Exercise details
Can you reproduce every one of the entries below word for word, with nothing added or left out?

══ Items

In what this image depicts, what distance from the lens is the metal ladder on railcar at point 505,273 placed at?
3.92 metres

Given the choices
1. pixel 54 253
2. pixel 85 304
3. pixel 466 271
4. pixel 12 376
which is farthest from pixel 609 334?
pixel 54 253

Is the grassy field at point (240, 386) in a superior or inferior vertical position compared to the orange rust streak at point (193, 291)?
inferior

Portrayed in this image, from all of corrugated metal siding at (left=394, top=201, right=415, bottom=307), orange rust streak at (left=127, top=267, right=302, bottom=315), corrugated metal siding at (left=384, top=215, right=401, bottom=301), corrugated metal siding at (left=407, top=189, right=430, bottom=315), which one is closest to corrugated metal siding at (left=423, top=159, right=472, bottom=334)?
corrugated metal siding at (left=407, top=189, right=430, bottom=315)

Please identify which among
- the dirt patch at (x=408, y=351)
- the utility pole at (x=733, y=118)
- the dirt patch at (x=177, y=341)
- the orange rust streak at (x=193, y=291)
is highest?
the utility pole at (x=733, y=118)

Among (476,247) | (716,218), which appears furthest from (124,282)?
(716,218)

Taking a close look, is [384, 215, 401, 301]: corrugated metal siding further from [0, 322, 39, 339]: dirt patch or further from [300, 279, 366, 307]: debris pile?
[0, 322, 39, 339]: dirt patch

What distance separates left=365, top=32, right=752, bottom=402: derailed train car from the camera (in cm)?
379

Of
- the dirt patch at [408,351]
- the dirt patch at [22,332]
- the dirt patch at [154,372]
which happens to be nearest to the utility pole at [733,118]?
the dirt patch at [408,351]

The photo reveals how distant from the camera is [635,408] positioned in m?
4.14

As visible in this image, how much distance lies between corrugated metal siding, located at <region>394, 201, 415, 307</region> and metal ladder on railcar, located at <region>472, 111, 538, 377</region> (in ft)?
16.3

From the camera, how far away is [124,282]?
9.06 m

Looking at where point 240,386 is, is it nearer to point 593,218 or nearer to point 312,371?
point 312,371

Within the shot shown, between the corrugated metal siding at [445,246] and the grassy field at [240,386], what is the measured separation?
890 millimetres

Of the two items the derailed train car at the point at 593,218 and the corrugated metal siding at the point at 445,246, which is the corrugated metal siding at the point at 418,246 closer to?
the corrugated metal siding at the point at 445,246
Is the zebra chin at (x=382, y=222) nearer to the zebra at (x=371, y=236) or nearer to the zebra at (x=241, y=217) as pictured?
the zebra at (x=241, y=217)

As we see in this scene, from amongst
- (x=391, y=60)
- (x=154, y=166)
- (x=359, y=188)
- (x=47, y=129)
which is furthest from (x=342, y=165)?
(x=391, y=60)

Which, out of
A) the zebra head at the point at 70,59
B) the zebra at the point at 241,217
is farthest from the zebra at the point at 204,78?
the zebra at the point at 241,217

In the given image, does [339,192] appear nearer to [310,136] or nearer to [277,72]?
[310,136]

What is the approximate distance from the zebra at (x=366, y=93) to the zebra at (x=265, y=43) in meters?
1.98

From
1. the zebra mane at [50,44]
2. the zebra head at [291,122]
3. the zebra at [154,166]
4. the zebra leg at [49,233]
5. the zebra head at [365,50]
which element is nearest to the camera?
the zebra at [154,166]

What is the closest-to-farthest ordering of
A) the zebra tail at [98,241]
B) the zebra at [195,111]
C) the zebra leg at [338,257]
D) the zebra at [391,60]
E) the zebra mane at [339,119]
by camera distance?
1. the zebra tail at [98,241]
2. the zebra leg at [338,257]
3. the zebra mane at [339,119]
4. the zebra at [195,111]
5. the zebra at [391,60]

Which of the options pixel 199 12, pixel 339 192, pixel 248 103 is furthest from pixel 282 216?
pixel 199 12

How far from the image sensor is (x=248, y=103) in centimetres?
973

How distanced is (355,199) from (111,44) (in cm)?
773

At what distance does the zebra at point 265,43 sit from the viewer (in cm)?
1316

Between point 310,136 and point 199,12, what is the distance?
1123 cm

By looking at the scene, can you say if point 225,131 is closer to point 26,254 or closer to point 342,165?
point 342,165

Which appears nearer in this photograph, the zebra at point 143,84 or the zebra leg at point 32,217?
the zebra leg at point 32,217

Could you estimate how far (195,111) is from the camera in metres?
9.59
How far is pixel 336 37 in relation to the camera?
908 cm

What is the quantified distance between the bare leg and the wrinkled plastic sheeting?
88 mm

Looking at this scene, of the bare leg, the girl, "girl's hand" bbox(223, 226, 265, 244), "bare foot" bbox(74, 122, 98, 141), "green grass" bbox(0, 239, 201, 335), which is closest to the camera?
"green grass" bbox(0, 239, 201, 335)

════

Expected output
In what this image depicts, what distance from the lens is the metal ladder on railcar at point 505,273 placed at?
3.92 metres

Given the choices
1. pixel 54 253
2. pixel 85 304
3. pixel 466 271
4. pixel 12 376
which is farthest from pixel 609 334?
pixel 54 253

Is the grassy field at point (240, 386) in a superior or inferior vertical position compared to the orange rust streak at point (193, 291)?
inferior

Portrayed in this image, from all of corrugated metal siding at (left=394, top=201, right=415, bottom=307), orange rust streak at (left=127, top=267, right=302, bottom=315), corrugated metal siding at (left=384, top=215, right=401, bottom=301), corrugated metal siding at (left=407, top=189, right=430, bottom=315), which one is closest to corrugated metal siding at (left=423, top=159, right=472, bottom=334)?
corrugated metal siding at (left=407, top=189, right=430, bottom=315)

Please identify which among
- the dirt patch at (x=408, y=351)
- the utility pole at (x=733, y=118)
- the dirt patch at (x=177, y=341)
- the orange rust streak at (x=193, y=291)
is highest?
the utility pole at (x=733, y=118)

Among (476,247) | (716,218), which appears furthest from (124,282)?
(716,218)

Taking a close look, is [384, 215, 401, 301]: corrugated metal siding further from [0, 322, 39, 339]: dirt patch or further from [300, 279, 366, 307]: debris pile?
[0, 322, 39, 339]: dirt patch

What distance separates left=365, top=32, right=752, bottom=402: derailed train car from the camera (in cm)?
379

Of
- the dirt patch at [408,351]
- the dirt patch at [22,332]
- the dirt patch at [154,372]
which happens to be nearest to the utility pole at [733,118]?
the dirt patch at [408,351]

The photo reveals how distant from the camera is [635,408] positioned in m?
4.14

As visible in this image, how much distance lies between corrugated metal siding, located at <region>394, 201, 415, 307</region> and metal ladder on railcar, located at <region>472, 111, 538, 377</region> (in ft)?
16.3

From the camera, how far away is [124,282]?
9.06 m

Looking at where point 240,386 is, is it nearer to point 593,218 or nearer to point 312,371?
point 312,371

Within the shot shown, between the corrugated metal siding at [445,246] and the grassy field at [240,386], what is the measured separation?
890 millimetres

Of the two items the derailed train car at the point at 593,218 and the corrugated metal siding at the point at 445,246, which is the corrugated metal siding at the point at 418,246 closer to?
the corrugated metal siding at the point at 445,246
Is the zebra chin at (x=382, y=222) nearer to the zebra at (x=371, y=236) or nearer to the zebra at (x=241, y=217) as pictured?
the zebra at (x=241, y=217)

As we see in this scene, from amongst
- (x=391, y=60)
- (x=154, y=166)
- (x=359, y=188)
- (x=47, y=129)
which is furthest from (x=342, y=165)?
(x=391, y=60)

Which, out of
A) the zebra head at the point at 70,59
B) the zebra at the point at 241,217
is farthest from the zebra at the point at 204,78?
the zebra at the point at 241,217

In the given image, does [339,192] appear nearer to [310,136] or nearer to [277,72]?
[310,136]

What is the approximate distance from the zebra at (x=366, y=93) to the zebra at (x=265, y=43) in meters?
1.98

From
1. the zebra mane at [50,44]
2. the zebra head at [291,122]
3. the zebra at [154,166]
4. the zebra leg at [49,233]
5. the zebra head at [365,50]
which element is nearest to the camera?
the zebra at [154,166]

What is the closest-to-farthest ordering of
A) the zebra tail at [98,241]
B) the zebra at [195,111]
C) the zebra leg at [338,257]
D) the zebra at [391,60]
E) the zebra mane at [339,119]
by camera distance?
1. the zebra tail at [98,241]
2. the zebra leg at [338,257]
3. the zebra mane at [339,119]
4. the zebra at [195,111]
5. the zebra at [391,60]

Which of the options pixel 199 12, pixel 339 192, pixel 248 103 is furthest from pixel 282 216?
pixel 199 12

How far from the image sensor is (x=248, y=103) in centimetres?
973

How distanced is (355,199) from (111,44) (in cm)?
773

At what distance does the zebra at point 265,43 sit from the viewer (in cm)?
1316

Between point 310,136 and point 199,12, what is the distance?
1123 cm

By looking at the scene, can you say if point 225,131 is closer to point 26,254 or closer to point 342,165?
point 342,165

Which appears nearer in this photograph, the zebra at point 143,84 or the zebra leg at point 32,217?
the zebra leg at point 32,217

Could you estimate how far (195,111) is from the camera in metres?
9.59
How far is pixel 336 37 in relation to the camera?
908 cm

What is the quantified distance between the bare leg and the wrinkled plastic sheeting?
88 mm

Looking at this scene, of the bare leg, the girl, "girl's hand" bbox(223, 226, 265, 244), "bare foot" bbox(74, 122, 98, 141), "green grass" bbox(0, 239, 201, 335), which is closest to the camera?
"green grass" bbox(0, 239, 201, 335)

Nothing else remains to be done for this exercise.